■ Dataset rows:
↓
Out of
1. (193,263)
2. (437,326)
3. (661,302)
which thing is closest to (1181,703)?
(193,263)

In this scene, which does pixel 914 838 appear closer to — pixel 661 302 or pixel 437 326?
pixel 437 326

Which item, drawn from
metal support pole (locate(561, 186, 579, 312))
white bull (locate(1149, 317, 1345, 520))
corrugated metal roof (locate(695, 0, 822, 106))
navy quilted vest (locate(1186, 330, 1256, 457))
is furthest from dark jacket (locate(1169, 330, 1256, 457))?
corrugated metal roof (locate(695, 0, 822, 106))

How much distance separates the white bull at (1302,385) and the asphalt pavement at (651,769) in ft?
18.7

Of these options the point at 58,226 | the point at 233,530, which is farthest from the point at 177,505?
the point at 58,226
↑
↓
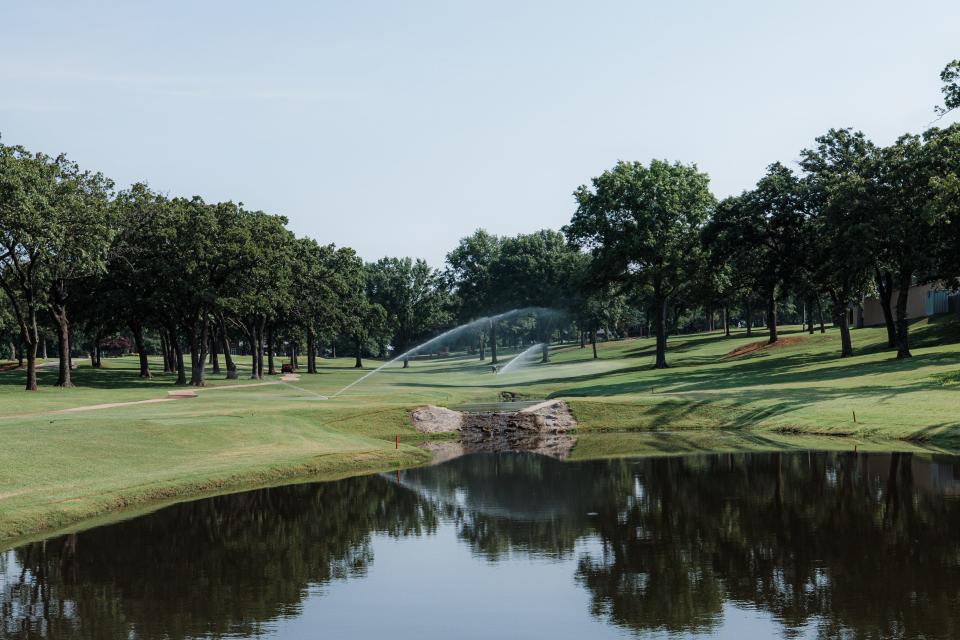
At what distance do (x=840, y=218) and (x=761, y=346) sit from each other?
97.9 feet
↑
■ Exercise instructions:
Report every line in the listing above that contains the word "point", copying each such line in full and treating uppercase and lowercase as different.

■ Exercise solution:
Of these options the point at 58,226 | the point at 233,530, which is farthest from the point at 177,505?
the point at 58,226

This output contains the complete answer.